ADR-002: Database Separation Strategy¶
Status: ✅ Accepted
Date: 2025-11-01
Deciders: Development Team, Product Owner
Context: Overall Architecture - Data Storage
Context and Problem Statement¶
SwisperStudio needs to store traces, observations, projects, and configuration data. Swisper already has its own database with users, sessions, facts, entities, and application data.
Question: Should SwisperStudio use the same database as Swisper, or have its own separate database?
Decision Drivers¶
- Data isolation and security
- Independent deployment and scaling
- Schema evolution (ability to change schemas independently)
- Disaster recovery and backup strategies
- Development complexity (one DB is simpler)
- Production setup (container separation)
Considered Options¶
- Shared Database - SwisperStudio uses Swisper's PostgreSQL instance
- Separate Databases - SwisperStudio has its own PostgreSQL instance
- Hybrid - Some tables shared, some separate
Decision Outcome¶
Chosen option: "Separate Databases"
Rationale:
SwisperStudio and Swisper are separate services that happen to integrate with each other. They should have clean boundaries and independent lifecycles.
Architecture¶
Production Setup:
├── SwisperStudio Stack
│ ├── swisper_studio_postgres:5433 ← NEW database
│ │ └── Tables: traces, observations, projects
│ └── swisper_studio_backend:8001
│
└── Swisper Stack (existing)
├── swisper_postgres:5432 ← EXISTING database
│ └── Tables: users, sessions, facts, entities, chats
└── swisper_backend:8000
Communication: API-only (no direct database access)
Swisper Backend ─────HTTP API────► SwisperStudio
◄────HTTP API─────
- Swisper sends traces: POST /api/v1/traces
- Swisper gets config: GET /api/v1/config
Positive Consequences¶
- ✅ Clean separation - Each service owns its data
- ✅ Independent deployment - Deploy SwisperStudio without touching Swisper
- ✅ Independent scaling - Scale databases based on different workloads
- ✅ Security isolation - SwisperStudio has no access to Swisper user data
- ✅ Schema freedom - Change SwisperStudio schema without affecting Swisper
- ✅ Disaster recovery - Backup/restore each system independently
- ✅ Development - Can run SwisperStudio locally without full Swisper stack
- ✅ Docker clarity - Clear container separation in production
Negative Consequences¶
- ❌ More infrastructure to manage (two databases)

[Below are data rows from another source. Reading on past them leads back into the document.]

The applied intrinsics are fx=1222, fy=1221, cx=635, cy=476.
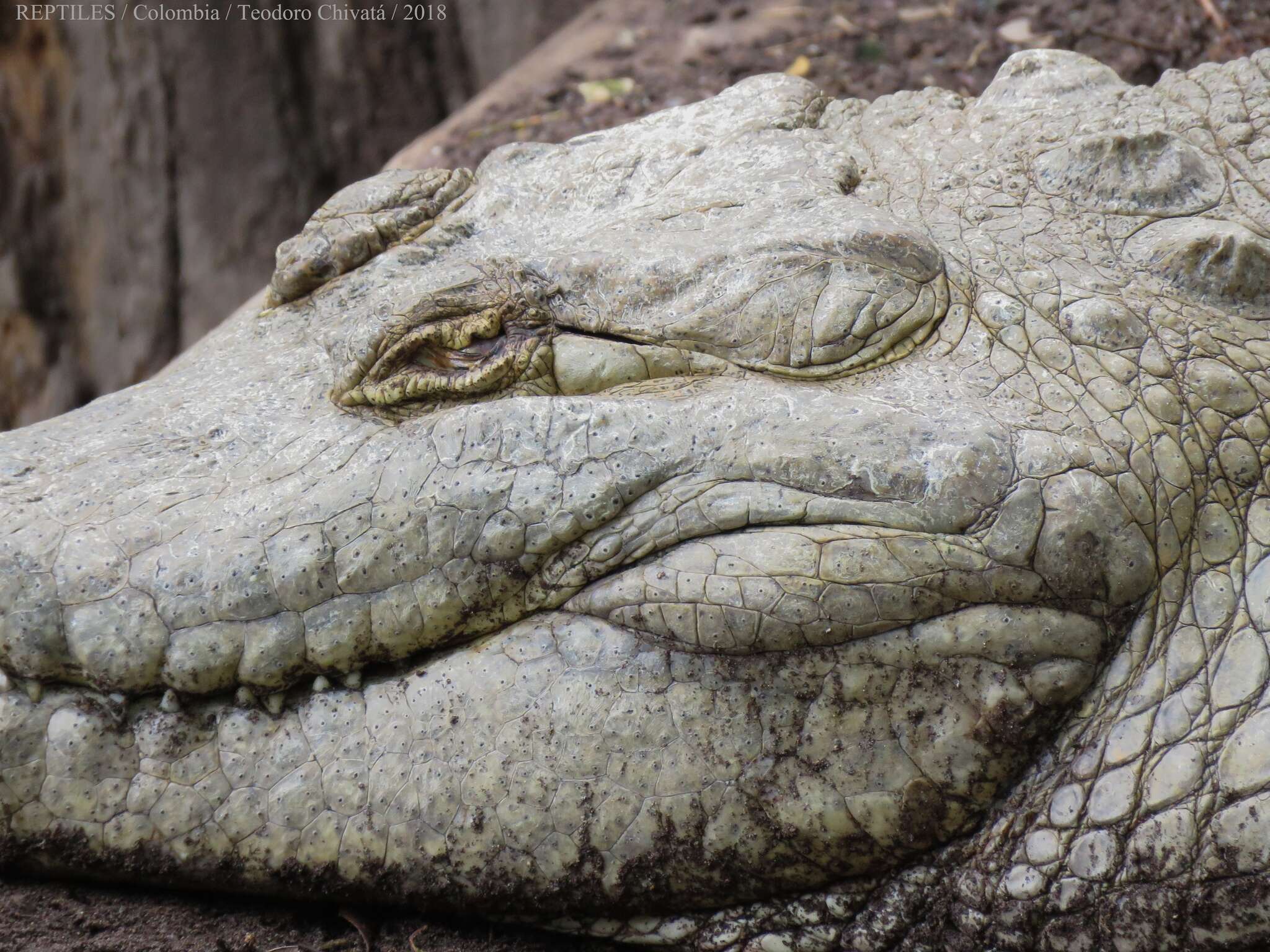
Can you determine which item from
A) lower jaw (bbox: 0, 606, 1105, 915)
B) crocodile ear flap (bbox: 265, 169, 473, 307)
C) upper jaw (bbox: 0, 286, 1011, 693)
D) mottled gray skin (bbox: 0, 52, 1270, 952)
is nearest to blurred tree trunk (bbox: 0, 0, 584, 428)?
crocodile ear flap (bbox: 265, 169, 473, 307)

- ❌ Can't use SQL joins across systems (must use API calls)
- ❌ Data synchronization via API (not transactions)
- ❌ Slightly higher latency (API calls vs. local queries)
Pros and Cons of the Options¶
Option 1: Shared Database¶
Pros: * Simpler infrastructure (one database) * Can use SQL joins * Atomic transactions possible * Lower latency (no API calls)
Cons: * ❌ Tight coupling (schema changes affect both systems) * ❌ Security risk (SwisperStudio has access to user data) * ❌ Deployment coupling (migrate both together) * ❌ Scaling complexity (can't scale independently) * ❌ Unclear ownership (who owns which tables?)
Option 2: Separate Databases ✅ CHOSEN¶
Pros: * ✅ Clean boundaries * ✅ Independent deployment * ✅ Security isolation * ✅ Scalable independently * ✅ Clear ownership
Cons: * More infrastructure complexity * No SQL joins across systems * API latency for data access
Option 3: Hybrid¶
Pros: * Some shared data (e.g., users) * Some isolated data (e.g., traces)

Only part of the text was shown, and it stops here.